En cuanto a su forma de juego, explicaba: "La leyenda del ‘Bilardo ultradefensivo’ no existe. Achicar los frentes del rival y bloquear en el medio no significa retrotraer las lineas y meterse todos adentro de nuestro arco. Quiero marcadores que suban sabiendo qué hacer con la pelota y volantes que ataquen y defiendan, los tres por igual. Y los delanteros pretendo que jueguen por toda la cancha. No hay puestos fijos. Busco buenos jugadores porque la inspiración no te la da nadie", y añadió: "Yo puedo enseñarles como ubicarse en la cancha, pero ¿quién le enseña a ser más hábiles? A veces vienen a probarse pibes y cuando les pregunto de qué juegan, me dicen de 8, de 5 o de 10... sabés que les digo: ¿Qué es eso? Usted es volante y basta".

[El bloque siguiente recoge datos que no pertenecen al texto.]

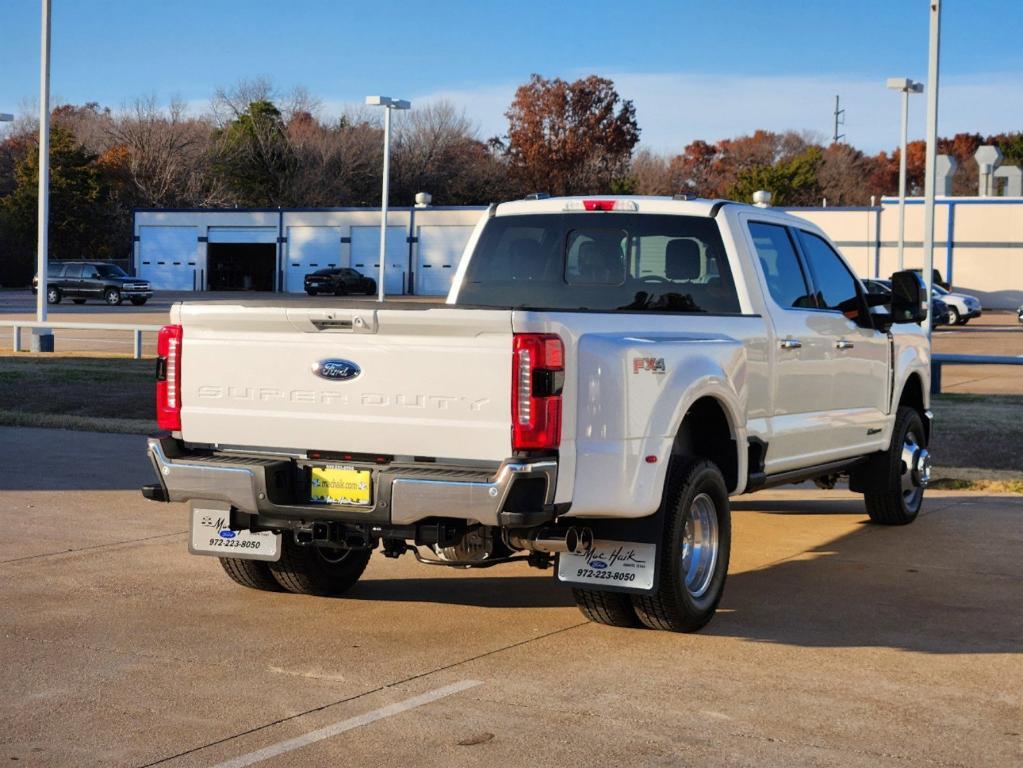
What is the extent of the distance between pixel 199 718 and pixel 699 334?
3197mm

"Quiero ganar siempre y para ello, lógicamente, tengo que ser el mejor. Por eso mismo soy un apasionado de la organización, del orden y la disciplina. Con eso no se ganan los partidos; los partidos los ganan los buenos jugadores, pero todo lo demás ayuda y mucho. Y en un medio competitivo como éste, incurrir en desorganización, en desorden o indisciplina es darle ventajas al adversario. Y eso es lo que yo no quiero de mis jugadores. Cada uno sale a la cancha sabiendo lo que le conviene, pero después ellos son los que resuelven. Lo que no quiero son vagos, jugadores parados que vean pasar a la pelota o a un rival y no los corran", continuó indicando el Narigón con su característica manera de entender el fútbol.

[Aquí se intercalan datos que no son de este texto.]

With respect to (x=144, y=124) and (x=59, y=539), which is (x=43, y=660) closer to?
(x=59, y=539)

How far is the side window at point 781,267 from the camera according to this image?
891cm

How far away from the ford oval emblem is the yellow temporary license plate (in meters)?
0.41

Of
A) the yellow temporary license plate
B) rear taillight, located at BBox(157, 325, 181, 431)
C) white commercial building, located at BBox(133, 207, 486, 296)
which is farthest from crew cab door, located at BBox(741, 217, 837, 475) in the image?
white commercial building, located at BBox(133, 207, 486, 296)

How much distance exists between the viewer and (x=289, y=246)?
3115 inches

"Ahora muchos estan asombrados de que en mi equipo tenga a elementos de la talla de Trobbiani y Sabella. Dicen que cambié mi forma de pensar. Yo no cambié nada. Los que cambiaron son los otros porque si Boca me pone a Berta y Krasousky ¿cómo los voy a contrarrestar? ¿Poniéndoles dos volantes defensivos? No. Les meto a Trobbiani y Sabella y van a ganar los mejores, los que saben mas", sentenció.

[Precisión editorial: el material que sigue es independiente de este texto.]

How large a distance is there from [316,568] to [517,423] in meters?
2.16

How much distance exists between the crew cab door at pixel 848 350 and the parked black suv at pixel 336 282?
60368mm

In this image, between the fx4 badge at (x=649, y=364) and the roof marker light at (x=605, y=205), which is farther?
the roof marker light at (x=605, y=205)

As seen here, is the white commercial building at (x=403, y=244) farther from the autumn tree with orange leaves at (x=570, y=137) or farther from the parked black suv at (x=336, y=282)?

Reforzando la idea de que la clave está en el trabajo de las inferiores, Bilardo expresó cuál era la forma de trabajo que quería ver en el club: "Quiero volver a recorrer el país, como antes lo hacíamos con Eduardo Manera, para buscar jugadores jóvenes. Así se arman los grandes equipos. Estudiantes esta en este momento capacitado para respaldar un trabajo de esa naturaleza. Yo aquí en La Plata, defendiendo a Estudiantes, pasé los mejores años de mi vida", y concluyó: "Hasta te diría que, pese a mis sucesivos alejamientos, de Estudiantes no me fui nunca."